Source text:
###
We've been going regularly since the beginning of the year, but will go more now that I've stopped working.  Went this morning and had a great (and exhausting) workout.  It's nice to feel a bit more tone to my muscles.  Slowly but surely I'm getting more fit and it feels good.


----------



## Ameriscot (Mar 4, 2016)

Bobw235 said:


> We've been going regularly since the beginning of the year, but will go more now that I've stopped working.  Went this morning and had a great (and exhausting) workout.  It's nice to feel a bit more tone to my muscles.  Slowly but surely I'm getting more fit and it feels good.



Well done!  I like to go early in the morning.  Feeling yourself getting fitter and more muscle and more stamina will motivate you to keep going.


----------



## tnthomas (Mar 4, 2016)

Good deal Bob!   Being older(I'm sure you know) we have to work harder to achieve the same level of fitness than when younger, but is just so much more important than back then.

I went back to work[last April] so I don't get to the gym like when I was retired, but I've got some vacation & holiday time built up on the books, so I'll be taking a day off every couple weeks to get in a second session of Silver Sneakers workout.


----------



## jujube (Mar 4, 2016)

I've joined several fitness centers over the years, but for some unfathomable reason, you have to actually GO there for it to do any good.   Otherwise, the only thing that gets slimmer is your bank account.  Bummer, that.


----------



## Bobw235 (Mar 4, 2016)

Ameriscot said:


> Well done!  I like to go early in the morning.  Feeling yourself getting fitter and more muscle and more stamina will motivate you to keep going.



Also nice to hear my wife comment that she can feel the muscles in my arms.    Hoping that when the weather gets warmer that I'll be fit enough to do some moderate hiking in New Hampshire.


----------
###
Extracted material:
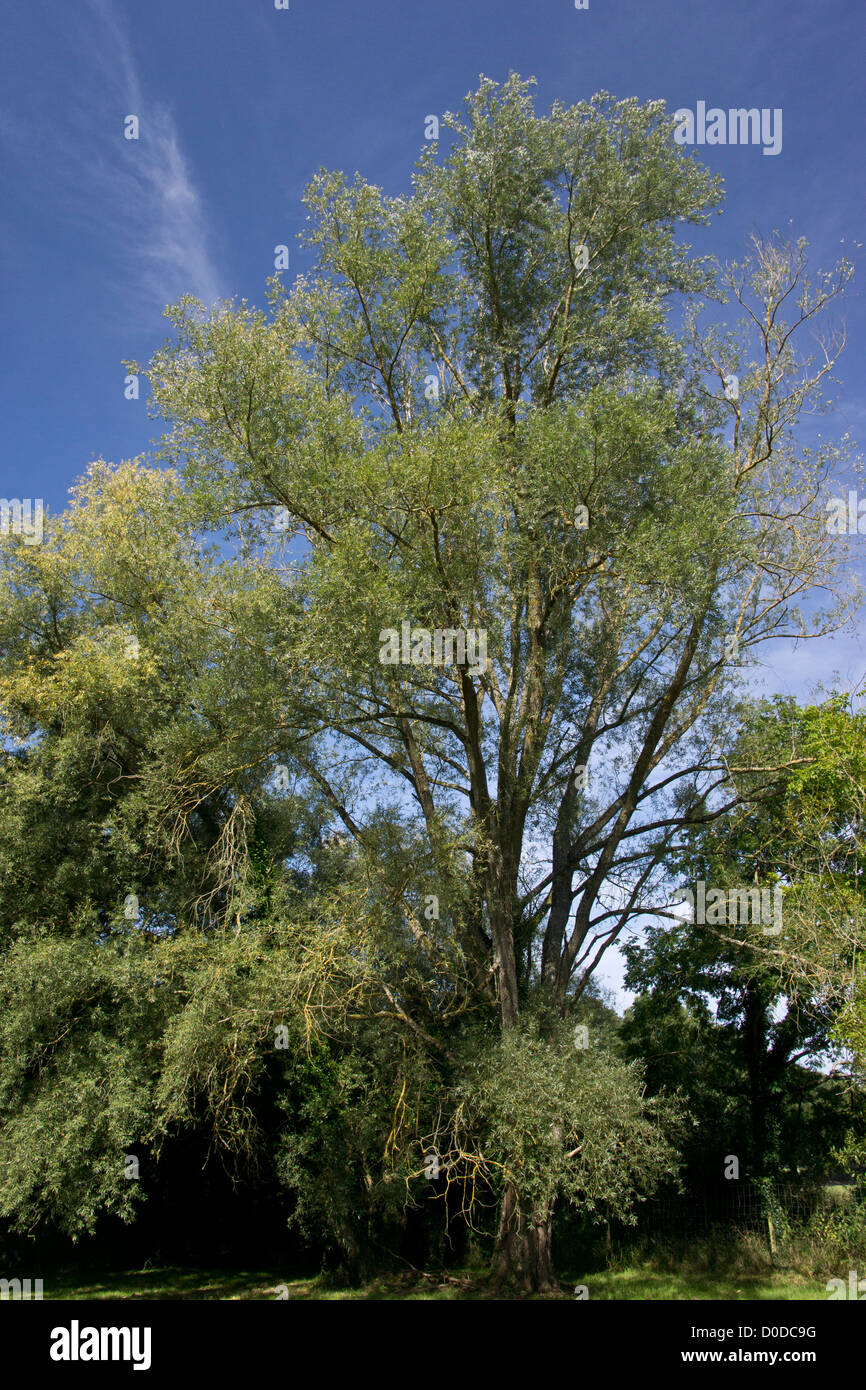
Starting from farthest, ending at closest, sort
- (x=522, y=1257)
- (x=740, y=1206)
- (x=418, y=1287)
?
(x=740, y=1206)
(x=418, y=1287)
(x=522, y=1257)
###
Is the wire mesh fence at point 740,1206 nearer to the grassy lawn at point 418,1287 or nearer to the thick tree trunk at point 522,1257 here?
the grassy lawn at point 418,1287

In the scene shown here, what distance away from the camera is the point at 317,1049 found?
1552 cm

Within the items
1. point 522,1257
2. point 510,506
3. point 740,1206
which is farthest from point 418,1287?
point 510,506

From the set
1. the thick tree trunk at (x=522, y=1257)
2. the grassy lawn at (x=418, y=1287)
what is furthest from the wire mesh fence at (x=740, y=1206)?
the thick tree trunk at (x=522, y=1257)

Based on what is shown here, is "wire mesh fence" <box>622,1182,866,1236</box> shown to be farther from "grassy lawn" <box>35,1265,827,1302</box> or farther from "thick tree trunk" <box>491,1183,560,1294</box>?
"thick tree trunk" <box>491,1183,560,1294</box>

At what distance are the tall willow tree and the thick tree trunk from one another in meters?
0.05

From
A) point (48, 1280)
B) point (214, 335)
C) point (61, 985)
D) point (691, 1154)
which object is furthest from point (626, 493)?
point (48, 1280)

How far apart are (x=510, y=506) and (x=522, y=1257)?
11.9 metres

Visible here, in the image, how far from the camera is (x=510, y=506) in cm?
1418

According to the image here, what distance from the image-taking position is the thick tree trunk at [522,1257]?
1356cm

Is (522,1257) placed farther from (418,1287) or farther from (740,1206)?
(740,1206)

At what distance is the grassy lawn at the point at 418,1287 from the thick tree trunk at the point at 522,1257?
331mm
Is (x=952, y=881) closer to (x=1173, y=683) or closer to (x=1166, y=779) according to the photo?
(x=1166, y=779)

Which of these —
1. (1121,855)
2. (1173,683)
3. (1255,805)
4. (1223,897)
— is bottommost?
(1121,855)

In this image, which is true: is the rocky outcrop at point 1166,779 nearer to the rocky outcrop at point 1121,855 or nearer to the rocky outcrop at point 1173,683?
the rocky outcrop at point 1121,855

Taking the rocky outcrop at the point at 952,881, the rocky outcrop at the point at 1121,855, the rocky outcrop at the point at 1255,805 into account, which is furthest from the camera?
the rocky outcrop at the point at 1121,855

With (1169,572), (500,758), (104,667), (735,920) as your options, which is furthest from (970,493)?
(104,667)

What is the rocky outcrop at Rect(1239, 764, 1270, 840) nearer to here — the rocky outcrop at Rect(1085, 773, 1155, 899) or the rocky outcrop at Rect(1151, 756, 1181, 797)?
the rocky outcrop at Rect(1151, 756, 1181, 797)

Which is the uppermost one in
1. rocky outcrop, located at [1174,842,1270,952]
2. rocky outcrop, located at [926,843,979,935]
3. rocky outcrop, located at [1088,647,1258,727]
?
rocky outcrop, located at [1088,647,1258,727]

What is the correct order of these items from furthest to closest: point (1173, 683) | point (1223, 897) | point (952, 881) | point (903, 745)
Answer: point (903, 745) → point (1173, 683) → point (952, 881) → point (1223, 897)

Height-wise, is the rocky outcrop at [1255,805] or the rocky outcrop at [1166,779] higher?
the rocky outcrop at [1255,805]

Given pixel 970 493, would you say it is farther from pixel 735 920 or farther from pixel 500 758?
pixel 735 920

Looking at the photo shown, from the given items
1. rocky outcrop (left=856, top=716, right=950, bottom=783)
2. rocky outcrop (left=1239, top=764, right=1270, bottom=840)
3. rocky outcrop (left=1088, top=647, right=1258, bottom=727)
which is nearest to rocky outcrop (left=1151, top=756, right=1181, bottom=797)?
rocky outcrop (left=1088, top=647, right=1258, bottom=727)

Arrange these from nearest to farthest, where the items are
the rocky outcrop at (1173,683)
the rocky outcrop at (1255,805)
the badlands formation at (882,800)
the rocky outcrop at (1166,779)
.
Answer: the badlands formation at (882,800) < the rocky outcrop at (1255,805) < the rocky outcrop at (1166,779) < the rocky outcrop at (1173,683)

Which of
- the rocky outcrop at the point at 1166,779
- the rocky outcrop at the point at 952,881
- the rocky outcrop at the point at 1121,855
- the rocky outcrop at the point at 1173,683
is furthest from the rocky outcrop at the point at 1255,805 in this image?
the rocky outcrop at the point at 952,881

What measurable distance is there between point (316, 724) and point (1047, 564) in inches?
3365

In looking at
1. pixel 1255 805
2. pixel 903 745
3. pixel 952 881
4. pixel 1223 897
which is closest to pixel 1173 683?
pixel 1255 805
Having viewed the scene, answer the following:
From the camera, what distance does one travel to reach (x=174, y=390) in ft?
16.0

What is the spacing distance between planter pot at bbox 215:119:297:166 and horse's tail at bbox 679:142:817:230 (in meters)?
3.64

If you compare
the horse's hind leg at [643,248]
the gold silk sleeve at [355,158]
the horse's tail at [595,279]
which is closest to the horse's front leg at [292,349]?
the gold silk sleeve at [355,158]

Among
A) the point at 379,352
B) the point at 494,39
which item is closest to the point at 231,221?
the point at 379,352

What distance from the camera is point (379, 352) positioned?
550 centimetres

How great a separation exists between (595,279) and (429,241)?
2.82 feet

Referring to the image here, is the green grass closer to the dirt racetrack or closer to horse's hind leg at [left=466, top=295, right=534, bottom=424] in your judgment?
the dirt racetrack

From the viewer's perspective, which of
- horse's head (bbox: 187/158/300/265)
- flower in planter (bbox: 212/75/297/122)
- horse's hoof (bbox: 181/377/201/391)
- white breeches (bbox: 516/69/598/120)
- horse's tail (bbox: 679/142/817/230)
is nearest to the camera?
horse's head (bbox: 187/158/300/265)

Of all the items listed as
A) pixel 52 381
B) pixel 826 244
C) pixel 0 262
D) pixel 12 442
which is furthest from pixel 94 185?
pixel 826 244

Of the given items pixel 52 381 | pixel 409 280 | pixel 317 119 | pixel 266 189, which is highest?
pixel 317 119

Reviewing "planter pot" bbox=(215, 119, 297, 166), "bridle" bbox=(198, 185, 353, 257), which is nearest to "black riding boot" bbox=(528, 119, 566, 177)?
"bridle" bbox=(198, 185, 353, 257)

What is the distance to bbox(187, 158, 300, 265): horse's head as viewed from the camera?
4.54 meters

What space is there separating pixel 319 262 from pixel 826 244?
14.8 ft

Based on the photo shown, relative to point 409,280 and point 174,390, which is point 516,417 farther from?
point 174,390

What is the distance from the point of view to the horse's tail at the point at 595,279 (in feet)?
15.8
###
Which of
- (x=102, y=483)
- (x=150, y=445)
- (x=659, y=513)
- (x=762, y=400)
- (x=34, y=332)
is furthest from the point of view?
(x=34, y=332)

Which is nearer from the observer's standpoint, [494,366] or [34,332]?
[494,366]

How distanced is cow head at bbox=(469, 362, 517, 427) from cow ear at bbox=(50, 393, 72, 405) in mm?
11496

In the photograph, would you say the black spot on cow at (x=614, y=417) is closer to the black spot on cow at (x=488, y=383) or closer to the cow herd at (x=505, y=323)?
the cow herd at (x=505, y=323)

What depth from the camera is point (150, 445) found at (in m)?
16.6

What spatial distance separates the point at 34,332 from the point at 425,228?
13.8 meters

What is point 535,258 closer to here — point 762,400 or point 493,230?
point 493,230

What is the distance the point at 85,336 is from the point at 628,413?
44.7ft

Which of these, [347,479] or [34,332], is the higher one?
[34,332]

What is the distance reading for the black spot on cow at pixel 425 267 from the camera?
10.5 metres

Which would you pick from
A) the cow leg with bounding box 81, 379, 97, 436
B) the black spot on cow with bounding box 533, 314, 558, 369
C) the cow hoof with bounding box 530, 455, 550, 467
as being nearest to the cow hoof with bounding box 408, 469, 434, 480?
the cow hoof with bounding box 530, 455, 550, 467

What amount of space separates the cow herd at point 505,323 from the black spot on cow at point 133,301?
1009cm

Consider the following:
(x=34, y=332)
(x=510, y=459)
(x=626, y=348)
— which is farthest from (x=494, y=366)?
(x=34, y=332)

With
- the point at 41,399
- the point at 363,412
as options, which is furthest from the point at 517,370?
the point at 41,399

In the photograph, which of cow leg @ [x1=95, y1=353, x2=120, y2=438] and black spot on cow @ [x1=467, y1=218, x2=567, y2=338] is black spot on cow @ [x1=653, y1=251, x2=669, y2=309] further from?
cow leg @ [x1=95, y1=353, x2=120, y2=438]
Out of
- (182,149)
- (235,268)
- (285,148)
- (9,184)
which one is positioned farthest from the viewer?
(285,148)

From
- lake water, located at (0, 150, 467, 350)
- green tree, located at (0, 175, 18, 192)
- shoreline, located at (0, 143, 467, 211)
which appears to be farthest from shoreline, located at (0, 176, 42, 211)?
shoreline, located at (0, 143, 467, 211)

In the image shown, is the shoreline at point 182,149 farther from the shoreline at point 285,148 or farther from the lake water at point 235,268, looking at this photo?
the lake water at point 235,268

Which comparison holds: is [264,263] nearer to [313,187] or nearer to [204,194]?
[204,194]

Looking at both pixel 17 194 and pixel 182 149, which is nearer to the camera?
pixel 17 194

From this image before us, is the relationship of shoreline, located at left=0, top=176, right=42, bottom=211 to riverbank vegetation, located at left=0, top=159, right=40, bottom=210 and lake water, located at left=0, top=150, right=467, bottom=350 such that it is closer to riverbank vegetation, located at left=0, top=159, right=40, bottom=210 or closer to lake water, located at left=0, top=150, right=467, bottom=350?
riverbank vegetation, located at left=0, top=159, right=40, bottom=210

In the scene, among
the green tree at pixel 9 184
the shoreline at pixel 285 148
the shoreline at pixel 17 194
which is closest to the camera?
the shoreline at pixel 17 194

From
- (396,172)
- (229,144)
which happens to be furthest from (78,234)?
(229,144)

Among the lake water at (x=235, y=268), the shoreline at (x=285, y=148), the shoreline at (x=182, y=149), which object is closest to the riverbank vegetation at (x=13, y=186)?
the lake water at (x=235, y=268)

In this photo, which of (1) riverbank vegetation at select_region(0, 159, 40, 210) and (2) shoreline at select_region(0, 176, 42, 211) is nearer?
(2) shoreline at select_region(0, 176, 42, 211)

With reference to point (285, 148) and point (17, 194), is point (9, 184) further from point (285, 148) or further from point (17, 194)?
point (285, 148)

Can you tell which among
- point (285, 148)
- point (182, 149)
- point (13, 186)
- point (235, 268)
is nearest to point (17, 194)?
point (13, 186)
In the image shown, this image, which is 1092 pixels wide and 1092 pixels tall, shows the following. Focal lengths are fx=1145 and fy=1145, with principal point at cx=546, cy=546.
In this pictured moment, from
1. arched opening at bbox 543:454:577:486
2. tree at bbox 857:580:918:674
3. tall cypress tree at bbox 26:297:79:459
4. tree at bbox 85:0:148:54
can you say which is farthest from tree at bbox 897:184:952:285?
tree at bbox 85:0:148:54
###
Instruction A:
Answer each of the following from the gym forum thread, one line per answer:
(i) When did tnthomas go back to work?
(ii) At what time of day does Ameriscot like to go to the gym?
(iii) In which state does Bobw235 hope to do some moderate hiking?
Instruction B: Summarize the gym forum thread in two sentences.

Worked solution A:
(i) Last April.
(ii) Early in the morning.
(iii) New Hampshire.

Worked solution B: Bobw235 reports going to the gym regularly since the beginning of the year, plans to go more after stopping work, and feels steadily fitter. Ameriscot and tnthomas offer encouragement, with tnthomas noting that older people must work harder to reach the same fitness level, while jujube remarks that a fitness center membership does no good unless one actually goes.